__EXERCISE INSTRUCTIONS__:
- a) According to the cultural analytics text, in what year was Pierre Bourdieu's La Distinction published?
- b) Continue the text on cultural analytics from the point where it stops.

While increased computing power and technical developments allowing for interactive visualization have made the exploration of large data sets using visual presentations possible, the intellectual drive to understand cultural and social processes and production pre-dates many of these computational advances. Charles Joseph Minard's famous dense graphic showing Napoleon's March on Moscow (1869) offers a 19th-century example. Published in 1979, Pierre Bourdieu's historical survey of the cultural consumption practices of mid-century Parisians, documented in La Distinction, foregrounds the study of culture and aesthetics through the lens of large data sets. Most recently, Franco Moretti's Graphs, maps, trees: abstract models for a literary history (published in 2005) along with many projects in the Digital Humanities reveal the benefit of large scale analysis of cultural material.

== Current research ==
To date, cultural analytics techniques have been applied to user-generated content, films, animations, video games, comics, magazines, books, artworks, photographs, and a variety of other media content. The technologies used for analyzing and exploring large visual collections range from open-source programs that run on any personal computer to supercomputer processing and large-scale displays such as the HIPerSpace (42,000 x 8000 pixels).

__DATASET ENTRIES__:
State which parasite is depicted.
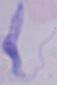
This is a trypanosome.

Captured at 1000x magnification. Photomicrograph.Classify this cell by malaria status.
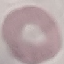

Uninfected.

Thin blood film. Cell patch, automatically extracted from a larger field of view and resized to 64 × 64 pixels. Acquired by smartphone through the microscope eyepiece. Giemsa-stained preparation.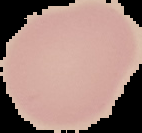

Summary:
  - Image size: 142×133 pixels
  - Image type: segmented cell region on a black background
  - Result: no Plasmodium parasites seen
  - Preparation: thin blood smear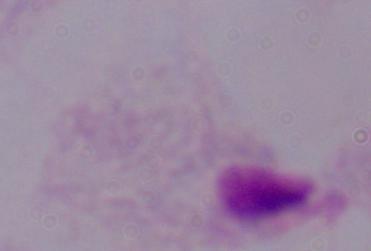

identification: trichomonad
magnification: 1000x
modality: micrograph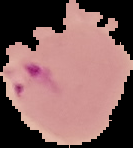

Cell region segmented out of the field of view; the surrounding area is masked to black. From a thin blood smear. Malaria status: parasitized. Image is 133×148 pixels.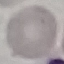 Malaria status: uninfected. Photographed with a smartphone camera at the microscope eyepiece. Automatically extracted cell patch, resized to 64 × 64 pixels. Giemsa stain. Thin smear of blood.Report the malaria status of this cell.
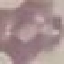

It is uninfected.

Acquired by smartphone through the microscope eyepiece. Giemsa stain. Cell patch, automatically extracted from a larger field of view and resized to 64 × 64 pixels. Thin smear of blood.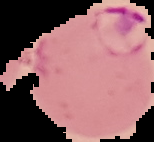
Summary:
  - Preparation: thin blood smear
  - Image size: 154×142 pixels
  - Image type: cell region segmented out of the field of view; surrounding area masked to black
  - Malaria status: parasitizedAssess this cell for malaria.
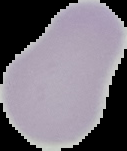
Uninfected.

Summary:
  - Image size: 127×151 pixels
  - Preparation: thin blood film
  - Image type: cell region segmented out of the field of view; surrounding area masked to black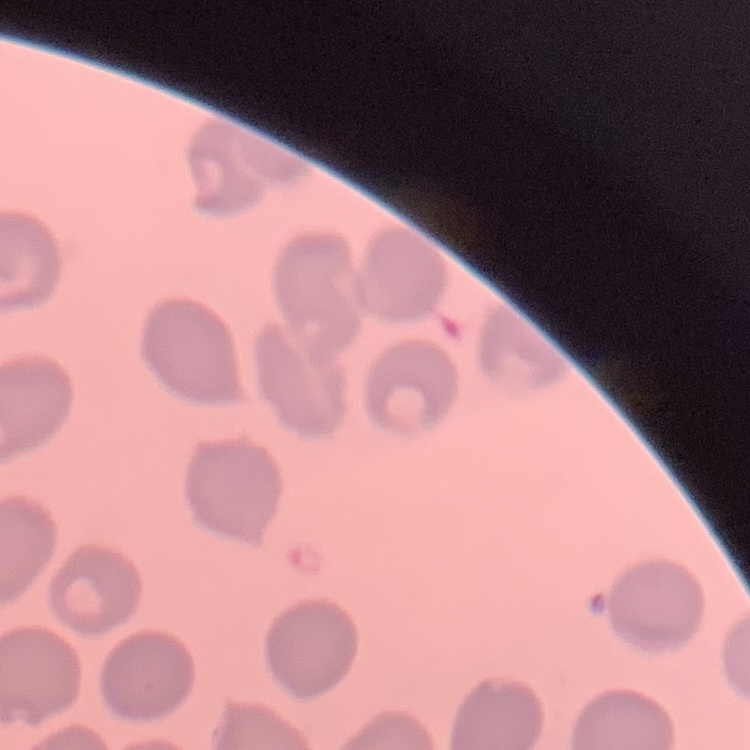
Summary:
  - Erythrocyte morphology: no rouleaux formation
  - Stain: Field's or Giemsa
  - Image type: one tile cut from a larger photomicrograph
  - Preparation: thin peripheral smearPoint out each Plasmodium parasite.
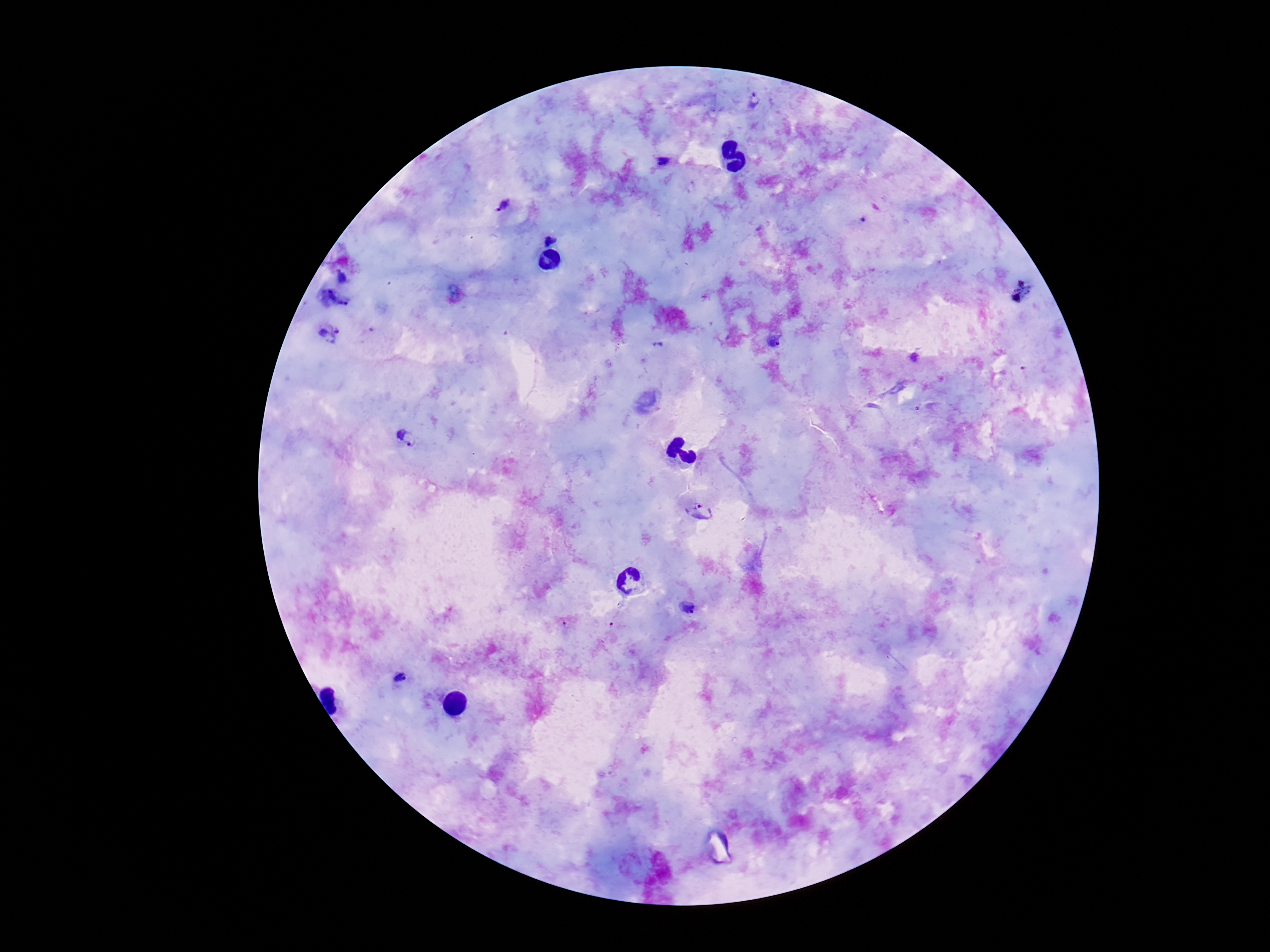
Approximate centers as [x, y] in pixels.
Plasmodium parasites: [754, 101], [663, 162], [503, 206], [550, 240], [344, 276], [333, 300], [329, 334], [774, 337], [406, 437], [701, 511], [687, 608], [401, 678].

Summary:
  - Magnification: 100x
  - Stain: Giemsa
  - Patient malaria status: infected
  - Image size: 1270×952 pixels
  - Field of view: single
  - Capture: smartphone camera through the microscope eyepiece
  - Preparation: thick blood filmReport the malaria status.
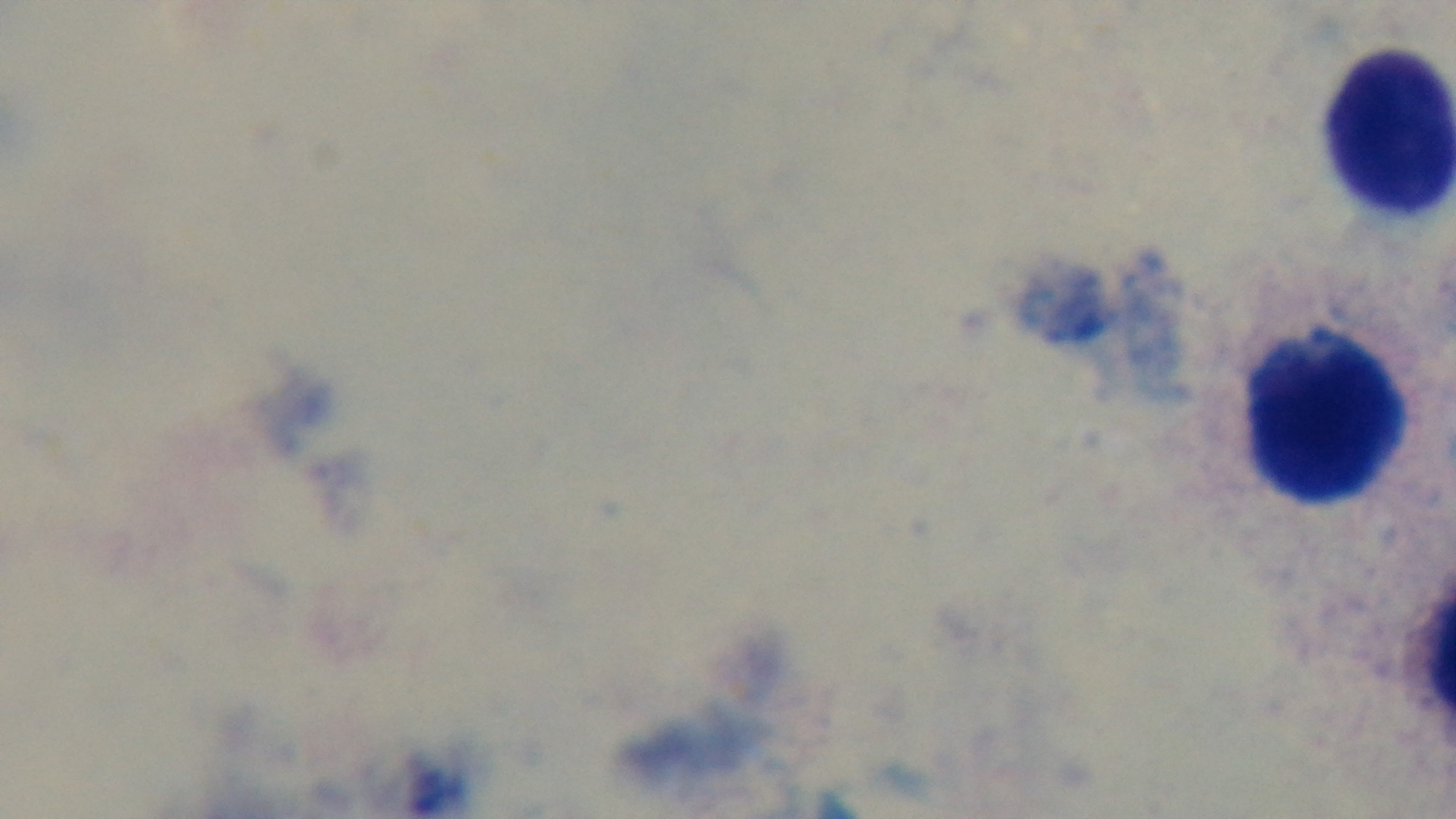

Uninfected.

Summary:
  - Objective: 100x oil immersion
  - Field of view: one from the slide
  - Modality: light microscopy
  - Preparation: thick
  - Stain: Giemsa
  - Capture: mounted 4K digital cameraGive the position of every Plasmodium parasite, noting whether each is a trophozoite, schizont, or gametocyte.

__ANSWER SET__:
- a) 1979

- b)
== Methodologies ==
The methodologies used in cultural analytics includes the data mining of large sets of culturally-relevant data (such as studies of library catalogs, image collections, and social networking databases), statistics, exploratory data analysis, and machine learning. Image processing of still and moving video, with feature recognition as well as image data extraction is used to support research into cultural and historical change. Cultural analytical methodologies are deployed to study and interpret video games and other software forms, both at the phenomenological level (human–computer interface, feature extraction) or at the object level (the analysis of source code.)

Cultural analytics relies heavily on software-based tools, and the field is related to the nascent discipline of software studies. While the objects of a cultural analytical approach are often digitized representations of the work, rather than the work in its original material form, the objects of study need not be digital works in themselves.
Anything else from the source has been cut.